Researchers estimate that only about 1 percent of the people receiving PrEP are likely to be exposed to an HIV strain resistant to tenofovir. They note, however, that this percentage may increase since tenofovir is increasingly used to treat HIV. Resistance to emtricitabine is also a possibility.
If taking PrEP, you can potentially get drug-resistant HIV in one of two ways. If you have sex with someone who has a drug-resistant strain, this exposure can cause that strain to start replicating in your body because it is not hampered by PrEP drugs. Or, if you are taking PrEP inconsistently, you might get a nonresistant strain of HIV that then may mutate into a PrEP-resistant strain in your body.

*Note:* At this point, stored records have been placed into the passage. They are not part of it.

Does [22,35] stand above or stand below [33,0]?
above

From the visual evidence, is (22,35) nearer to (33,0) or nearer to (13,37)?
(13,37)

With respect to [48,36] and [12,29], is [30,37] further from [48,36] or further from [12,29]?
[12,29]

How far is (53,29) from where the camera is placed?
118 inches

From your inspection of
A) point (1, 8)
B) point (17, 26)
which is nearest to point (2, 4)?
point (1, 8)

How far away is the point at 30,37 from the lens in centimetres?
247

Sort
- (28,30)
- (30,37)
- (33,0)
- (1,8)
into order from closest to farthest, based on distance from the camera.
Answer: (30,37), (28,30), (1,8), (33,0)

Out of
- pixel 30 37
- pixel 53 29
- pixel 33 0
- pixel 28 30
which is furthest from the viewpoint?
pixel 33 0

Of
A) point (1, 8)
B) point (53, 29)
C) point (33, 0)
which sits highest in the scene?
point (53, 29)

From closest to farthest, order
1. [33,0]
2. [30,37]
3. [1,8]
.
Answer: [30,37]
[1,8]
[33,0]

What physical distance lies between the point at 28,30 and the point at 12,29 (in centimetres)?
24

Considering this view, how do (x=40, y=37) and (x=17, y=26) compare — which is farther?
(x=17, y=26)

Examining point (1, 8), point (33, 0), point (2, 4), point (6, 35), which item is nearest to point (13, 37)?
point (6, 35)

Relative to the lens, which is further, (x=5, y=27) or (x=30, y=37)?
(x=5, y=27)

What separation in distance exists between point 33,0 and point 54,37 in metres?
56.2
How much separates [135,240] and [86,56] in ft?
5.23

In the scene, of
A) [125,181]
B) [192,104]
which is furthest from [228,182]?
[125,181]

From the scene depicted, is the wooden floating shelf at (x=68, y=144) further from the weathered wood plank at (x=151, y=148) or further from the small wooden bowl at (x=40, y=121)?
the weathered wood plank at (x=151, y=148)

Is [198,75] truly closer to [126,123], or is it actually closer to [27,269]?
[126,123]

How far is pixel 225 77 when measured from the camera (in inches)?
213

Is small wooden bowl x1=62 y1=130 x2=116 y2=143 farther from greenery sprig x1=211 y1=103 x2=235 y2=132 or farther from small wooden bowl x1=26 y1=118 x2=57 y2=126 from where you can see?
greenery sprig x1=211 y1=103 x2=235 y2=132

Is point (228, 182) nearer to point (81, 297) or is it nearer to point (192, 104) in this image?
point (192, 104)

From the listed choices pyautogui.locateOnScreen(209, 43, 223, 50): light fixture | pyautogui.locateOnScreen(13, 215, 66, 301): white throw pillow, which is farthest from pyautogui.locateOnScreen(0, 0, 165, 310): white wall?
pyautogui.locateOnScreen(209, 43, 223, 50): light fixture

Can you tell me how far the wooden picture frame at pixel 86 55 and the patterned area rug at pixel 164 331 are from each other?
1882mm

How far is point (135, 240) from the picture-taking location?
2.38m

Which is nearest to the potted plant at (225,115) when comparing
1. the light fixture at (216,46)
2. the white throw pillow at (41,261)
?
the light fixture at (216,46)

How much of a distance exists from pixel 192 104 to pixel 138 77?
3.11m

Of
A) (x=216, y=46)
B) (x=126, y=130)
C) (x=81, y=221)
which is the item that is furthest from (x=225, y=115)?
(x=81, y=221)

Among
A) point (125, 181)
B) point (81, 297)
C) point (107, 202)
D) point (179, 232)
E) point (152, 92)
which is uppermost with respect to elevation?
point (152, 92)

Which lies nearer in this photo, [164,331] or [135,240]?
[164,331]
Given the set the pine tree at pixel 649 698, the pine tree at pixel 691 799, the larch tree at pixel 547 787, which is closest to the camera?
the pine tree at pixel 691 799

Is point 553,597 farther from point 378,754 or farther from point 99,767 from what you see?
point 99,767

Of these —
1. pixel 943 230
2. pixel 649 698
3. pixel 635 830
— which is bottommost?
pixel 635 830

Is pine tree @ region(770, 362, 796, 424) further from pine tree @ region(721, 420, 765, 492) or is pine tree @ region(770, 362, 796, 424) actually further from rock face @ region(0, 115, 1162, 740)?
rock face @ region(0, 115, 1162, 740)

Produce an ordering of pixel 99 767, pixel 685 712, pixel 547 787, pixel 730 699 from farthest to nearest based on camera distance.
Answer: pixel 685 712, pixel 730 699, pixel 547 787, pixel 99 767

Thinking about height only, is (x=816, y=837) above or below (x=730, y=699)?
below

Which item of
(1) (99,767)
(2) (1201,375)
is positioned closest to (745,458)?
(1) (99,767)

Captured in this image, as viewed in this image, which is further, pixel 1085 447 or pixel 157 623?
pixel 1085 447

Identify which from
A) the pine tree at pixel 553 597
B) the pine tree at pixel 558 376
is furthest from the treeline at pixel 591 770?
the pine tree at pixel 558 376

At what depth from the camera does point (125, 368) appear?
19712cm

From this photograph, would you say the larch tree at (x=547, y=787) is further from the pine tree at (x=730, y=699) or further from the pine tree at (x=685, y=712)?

Precautionary steps are in place to help prevent these scenarios. Thorough HIV testing is done when PrEP is prescribed to make sure that people receiving PrEP are currently HIV negative. Accidentally starting PrEP when you are in the very early stages of HIV infection could increase your risk of developing a Truvada-resistant strain of HIV, thus limiting your future treatment options.
The second step is universal access to antiretroviral drugs (ARVs), which are currently accessible to only 46 percent of the 36.7 million people living with HIV around the world, and encouraging people living with HIV to take their ARVs consistently, without interruptions. Treatment with appropriate combinations of ARVs is key to keeping viral loads low in the bodies of people living with HIV, thus reducing their risk of generating drug-resistant virus that can interfere with treatment. Periodic resistance-testing to check for the presence of drug-resistant virus is also an important tool and, while far from universally available, access to such testing is increasing.
The bottom line is that PrEP is still a very highly effective HIV prevention tool for the vast majority of people using it. An estimated 100,000 people worldwide are taking PrEP and about 49,000 people have filled PrEP prescriptions in the United States alone. Two cases of PrEP failure out of about 100,000 is not perfect, but it is very close.
No one would argue that it is safer to keep HIV out of your body in the first place than it is to deal with it once it is there. For humans, it is preferable to seek out solutions that are not absolute (like virginity) but provide us with the best relative protection we can find. In a world where people have sex and don’t use condoms every single time, PrEP is an invaluable and highly effective addition to the current range of HIV prevention options.